- _Instructions for the task_
Can you set out every line of the records below as a numbered list, with the blank lines dropped?

=====

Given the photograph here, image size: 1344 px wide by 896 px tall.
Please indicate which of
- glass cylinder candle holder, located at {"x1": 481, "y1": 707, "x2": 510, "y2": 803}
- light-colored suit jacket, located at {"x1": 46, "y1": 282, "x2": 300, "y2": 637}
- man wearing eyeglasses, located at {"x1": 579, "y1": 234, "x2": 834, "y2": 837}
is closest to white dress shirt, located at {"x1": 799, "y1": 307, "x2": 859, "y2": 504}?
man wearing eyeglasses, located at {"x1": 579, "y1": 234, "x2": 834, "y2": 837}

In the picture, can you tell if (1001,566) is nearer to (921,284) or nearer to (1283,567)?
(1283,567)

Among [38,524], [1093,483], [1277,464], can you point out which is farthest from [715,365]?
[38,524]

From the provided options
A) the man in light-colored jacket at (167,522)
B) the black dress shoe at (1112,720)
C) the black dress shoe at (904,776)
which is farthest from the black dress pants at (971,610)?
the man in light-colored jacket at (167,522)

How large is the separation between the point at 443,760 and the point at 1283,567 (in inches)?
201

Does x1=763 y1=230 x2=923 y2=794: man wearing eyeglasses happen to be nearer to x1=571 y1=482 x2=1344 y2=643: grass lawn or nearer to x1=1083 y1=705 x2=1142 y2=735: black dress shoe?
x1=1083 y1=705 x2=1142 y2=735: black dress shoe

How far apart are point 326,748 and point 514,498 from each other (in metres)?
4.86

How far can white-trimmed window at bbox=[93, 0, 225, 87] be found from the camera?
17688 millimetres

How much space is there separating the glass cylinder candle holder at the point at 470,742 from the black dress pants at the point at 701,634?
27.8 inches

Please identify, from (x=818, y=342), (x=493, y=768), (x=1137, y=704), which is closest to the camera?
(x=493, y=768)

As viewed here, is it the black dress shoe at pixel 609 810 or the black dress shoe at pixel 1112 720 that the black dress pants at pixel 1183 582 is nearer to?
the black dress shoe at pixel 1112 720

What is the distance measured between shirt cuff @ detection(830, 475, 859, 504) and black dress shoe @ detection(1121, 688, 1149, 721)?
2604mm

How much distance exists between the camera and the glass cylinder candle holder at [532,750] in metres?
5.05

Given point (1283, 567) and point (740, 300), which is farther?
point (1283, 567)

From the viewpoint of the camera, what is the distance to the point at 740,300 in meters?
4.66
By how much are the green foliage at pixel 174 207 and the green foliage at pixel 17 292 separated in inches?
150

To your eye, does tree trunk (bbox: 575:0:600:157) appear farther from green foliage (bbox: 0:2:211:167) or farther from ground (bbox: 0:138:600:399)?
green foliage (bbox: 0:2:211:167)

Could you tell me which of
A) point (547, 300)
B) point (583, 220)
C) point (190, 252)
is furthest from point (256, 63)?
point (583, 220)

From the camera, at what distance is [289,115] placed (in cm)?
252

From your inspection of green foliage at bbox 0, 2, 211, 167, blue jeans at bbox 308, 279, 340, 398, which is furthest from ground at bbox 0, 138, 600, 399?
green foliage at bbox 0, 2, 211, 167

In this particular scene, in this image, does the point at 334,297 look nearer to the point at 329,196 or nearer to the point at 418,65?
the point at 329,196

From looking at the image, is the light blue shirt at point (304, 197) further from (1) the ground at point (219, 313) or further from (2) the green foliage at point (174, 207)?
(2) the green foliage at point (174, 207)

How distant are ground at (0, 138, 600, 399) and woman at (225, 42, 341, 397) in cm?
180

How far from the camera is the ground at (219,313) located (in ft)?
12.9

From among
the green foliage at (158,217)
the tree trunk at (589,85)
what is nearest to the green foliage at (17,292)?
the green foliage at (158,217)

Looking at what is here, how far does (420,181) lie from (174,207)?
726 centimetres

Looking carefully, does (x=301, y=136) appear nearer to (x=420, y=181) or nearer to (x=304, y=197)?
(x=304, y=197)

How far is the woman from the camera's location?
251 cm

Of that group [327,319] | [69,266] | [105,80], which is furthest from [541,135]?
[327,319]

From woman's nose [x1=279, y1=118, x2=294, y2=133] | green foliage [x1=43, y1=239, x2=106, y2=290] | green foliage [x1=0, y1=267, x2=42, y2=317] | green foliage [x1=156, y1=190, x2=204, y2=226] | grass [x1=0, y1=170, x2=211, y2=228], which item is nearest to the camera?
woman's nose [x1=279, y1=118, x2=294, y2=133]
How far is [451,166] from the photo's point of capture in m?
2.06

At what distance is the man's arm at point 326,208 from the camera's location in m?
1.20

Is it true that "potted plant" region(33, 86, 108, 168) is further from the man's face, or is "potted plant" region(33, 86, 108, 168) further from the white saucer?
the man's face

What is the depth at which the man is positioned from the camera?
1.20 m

=====

- _The result_
1. Given the photograph here, image size: 1344 px wide by 896 px tall.
2. Please indicate which of
3. - glass cylinder candle holder, located at {"x1": 481, "y1": 707, "x2": 510, "y2": 803}
4. - light-colored suit jacket, located at {"x1": 46, "y1": 282, "x2": 300, "y2": 637}
5. - man wearing eyeglasses, located at {"x1": 579, "y1": 234, "x2": 834, "y2": 837}
6. is closest to white dress shirt, located at {"x1": 799, "y1": 307, "x2": 859, "y2": 504}?
7. man wearing eyeglasses, located at {"x1": 579, "y1": 234, "x2": 834, "y2": 837}
8. In the picture, can you tell if (1001,566) is nearer to (921,284) or nearer to (1283,567)?
9. (1283,567)
10. Among [38,524], [1093,483], [1277,464], can you point out which is farthest from [715,365]?
11. [38,524]
12. From the provided options
13. A) the man in light-colored jacket at (167,522)
14. B) the black dress shoe at (1112,720)
15. C) the black dress shoe at (904,776)
16. which is farthest from the black dress pants at (971,610)?
17. the man in light-colored jacket at (167,522)
18. How large is the separation between the point at 443,760 and the point at 1283,567 (in inches)?
19. 201
20. Does x1=763 y1=230 x2=923 y2=794: man wearing eyeglasses happen to be nearer to x1=571 y1=482 x2=1344 y2=643: grass lawn or nearer to x1=1083 y1=705 x2=1142 y2=735: black dress shoe?
21. x1=1083 y1=705 x2=1142 y2=735: black dress shoe
22. How far apart are point 326,748 and point 514,498 from each other (in metres)?
23. 4.86
24. How far can white-trimmed window at bbox=[93, 0, 225, 87] be found from the camera?
25. 17688 millimetres
26. How much space is there separating the glass cylinder candle holder at the point at 470,742 from the black dress pants at the point at 701,634?
27. 27.8 inches
28. Please identify, from (x=818, y=342), (x=493, y=768), (x=1137, y=704), which is closest to the camera?
29. (x=493, y=768)
30. As viewed here, is it the black dress shoe at pixel 609 810 or the black dress shoe at pixel 1112 720 that the black dress pants at pixel 1183 582 is nearer to?
31. the black dress shoe at pixel 1112 720
32. What is the distance measured between shirt cuff @ detection(830, 475, 859, 504) and black dress shoe @ detection(1121, 688, 1149, 721)?
33. 2604mm
34. How much distance exists between the camera and the glass cylinder candle holder at [532,750] in metres?
35. 5.05
36. Given point (1283, 567) and point (740, 300), which is farther?
37. point (1283, 567)
38. From the viewpoint of the camera, what is the distance to the point at 740,300 in meters?
39. 4.66
40. By how much are the green foliage at pixel 174 207 and the green foliage at pixel 17 292 separated in inches?
41. 150
42. To your eye, does tree trunk (bbox: 575:0:600:157) appear farther from green foliage (bbox: 0:2:211:167) or farther from ground (bbox: 0:138:600:399)?
43. green foliage (bbox: 0:2:211:167)
44. Could you tell me which of
45. A) point (547, 300)
46. B) point (583, 220)
47. C) point (190, 252)
48. is furthest from point (256, 63)?
49. point (583, 220)
50. From the camera, at what distance is [289,115] placed (in cm)?
51. 252
52. From your inspection of green foliage at bbox 0, 2, 211, 167, blue jeans at bbox 308, 279, 340, 398, which is furthest from ground at bbox 0, 138, 600, 399?
53. green foliage at bbox 0, 2, 211, 167
54. In this particular scene, in this image, does the point at 334,297 look nearer to the point at 329,196 or nearer to the point at 418,65?
55. the point at 329,196
56. From looking at the image, is the light blue shirt at point (304, 197) further from (1) the ground at point (219, 313) or further from (2) the green foliage at point (174, 207)?
57. (2) the green foliage at point (174, 207)
58. How distant are ground at (0, 138, 600, 399) and woman at (225, 42, 341, 397) in cm?
59. 180
60. How far from the camera is the ground at (219,313) located (in ft)?
61. 12.9
62. From among
63. the green foliage at (158,217)
64. the tree trunk at (589,85)
65. what is nearest to the green foliage at (17,292)?
66. the green foliage at (158,217)
67. Looking at what is here, how far does (420,181) lie from (174,207)?
68. 726 centimetres
69. Looking carefully, does (x=301, y=136) appear nearer to (x=420, y=181) or nearer to (x=304, y=197)?
70. (x=304, y=197)
71. How far is the woman from the camera's location?
72. 251 cm
73. Of that group [327,319] | [69,266] | [105,80], which is furthest from [541,135]?
74. [327,319]
75. From woman's nose [x1=279, y1=118, x2=294, y2=133] | green foliage [x1=43, y1=239, x2=106, y2=290] | green foliage [x1=0, y1=267, x2=42, y2=317] | green foliage [x1=156, y1=190, x2=204, y2=226] | grass [x1=0, y1=170, x2=211, y2=228], which item is nearest to the camera?
76. woman's nose [x1=279, y1=118, x2=294, y2=133]
77. How far is [451,166] from the photo's point of capture in m?
78. 2.06
79. At what distance is the man's arm at point 326,208 from the camera's location in m?
80. 1.20
81. Is it true that "potted plant" region(33, 86, 108, 168) is further from the man's face, or is "potted plant" region(33, 86, 108, 168) further from the white saucer?
82. the man's face
83. What is the depth at which the man is positioned from the camera?
84. 1.20 m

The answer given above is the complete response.